On 16.02.18 11:29, Urs Riggenbach via enigmail-users wrote:
> Hello,
> 
> I've been using Enigmail and it's nicely integrated with Tunderbird.
> 
> When sending large attachments, I have often 10 seconds or more wait times.
> 
> I think this because of some architectural flaw as when I dump the
> encrypted email to a file and run gpg to decrypt it it takes less than a
> second.
> 
> Can someone explain why this is the case and where I should start to
> make a patch?

There are several reasons why processing is slow.

* The most important reason lies deep in the architecture of the Mozilla
platform. We access child processes (stdin/stdout/stderr) from
JavaScript via an API-call to stdlib/some windows DLL. From what I heard
from the Mozilla people, that API generates a _lot_ of overhead as it
needs to translate the input data of a JavaScript string into raw data
for the C library and vice-versa for the output. To make things more
complicated, this needs to be done in different native threads, which is
not really available in JavaScript. The only way to achieve this is to
use "Workers". And the API to use workers is message-based, which makes
things again slower.
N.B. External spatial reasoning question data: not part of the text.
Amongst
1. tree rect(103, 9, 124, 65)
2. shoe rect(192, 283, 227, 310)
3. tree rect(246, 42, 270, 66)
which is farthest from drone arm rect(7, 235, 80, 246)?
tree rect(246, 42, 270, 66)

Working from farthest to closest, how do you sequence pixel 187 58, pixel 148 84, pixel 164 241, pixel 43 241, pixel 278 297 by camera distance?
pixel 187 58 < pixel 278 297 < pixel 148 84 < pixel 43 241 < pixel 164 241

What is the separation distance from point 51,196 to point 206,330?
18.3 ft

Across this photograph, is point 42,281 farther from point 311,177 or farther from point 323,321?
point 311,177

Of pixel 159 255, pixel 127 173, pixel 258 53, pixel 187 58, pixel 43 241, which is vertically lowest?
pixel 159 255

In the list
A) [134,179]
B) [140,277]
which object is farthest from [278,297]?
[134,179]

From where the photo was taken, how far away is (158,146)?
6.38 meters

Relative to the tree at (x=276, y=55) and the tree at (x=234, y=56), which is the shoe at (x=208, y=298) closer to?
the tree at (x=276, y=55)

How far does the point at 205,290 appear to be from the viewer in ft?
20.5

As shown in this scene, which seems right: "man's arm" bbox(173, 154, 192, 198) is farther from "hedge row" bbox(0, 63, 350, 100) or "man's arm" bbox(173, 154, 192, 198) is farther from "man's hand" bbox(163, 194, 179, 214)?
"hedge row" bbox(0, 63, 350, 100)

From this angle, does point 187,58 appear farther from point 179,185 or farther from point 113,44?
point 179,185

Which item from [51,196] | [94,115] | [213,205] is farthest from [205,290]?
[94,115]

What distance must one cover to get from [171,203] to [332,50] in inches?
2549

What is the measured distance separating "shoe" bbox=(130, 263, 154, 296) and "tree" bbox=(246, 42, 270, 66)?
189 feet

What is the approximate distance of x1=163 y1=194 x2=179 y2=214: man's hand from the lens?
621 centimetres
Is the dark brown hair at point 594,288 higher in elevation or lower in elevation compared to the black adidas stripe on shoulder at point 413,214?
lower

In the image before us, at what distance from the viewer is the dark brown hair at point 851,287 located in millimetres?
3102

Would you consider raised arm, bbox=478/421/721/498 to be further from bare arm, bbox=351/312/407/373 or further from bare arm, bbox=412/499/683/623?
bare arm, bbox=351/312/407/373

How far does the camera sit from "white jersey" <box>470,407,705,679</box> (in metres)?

The library has been re-written by Mozilla about a
year ago, but it's still not much faster than it was before.


* The second reason lies in the way we get the data from the MIME
parser. Enigmail gets the data line by line, which means that there are
many calls for a large message. As accessing the child process is pretty
slow, Enigmail gathers the complete message in memory and then hands it
over to the child process. This is still a _lot_ faster than doing many
calls to C-library. The disadvantage is that we gather the data as a
constantly growing string. This is not particularly quick and may
consume considerable amounts of RAM. This could also be a reason why
send large emails is slow.

If you want to try to fix this, then start with mimeEncrypt.jsm and
subprocess.jsm:

<https://sourceforge.net/p/enigmail/source/ci/master/tree/package/mimeEncrypt.jsm>
<https://sourceforge.net/p/enigmail/source/ci/master/tree/ipc/modules/subprocess.jsm>

In theory, it would probably be faster to write the input data to a
file, call gpg to encrypt it to a new file, and read the resulting file
back into a JavaScript string. However, I _really_ don't like this approach.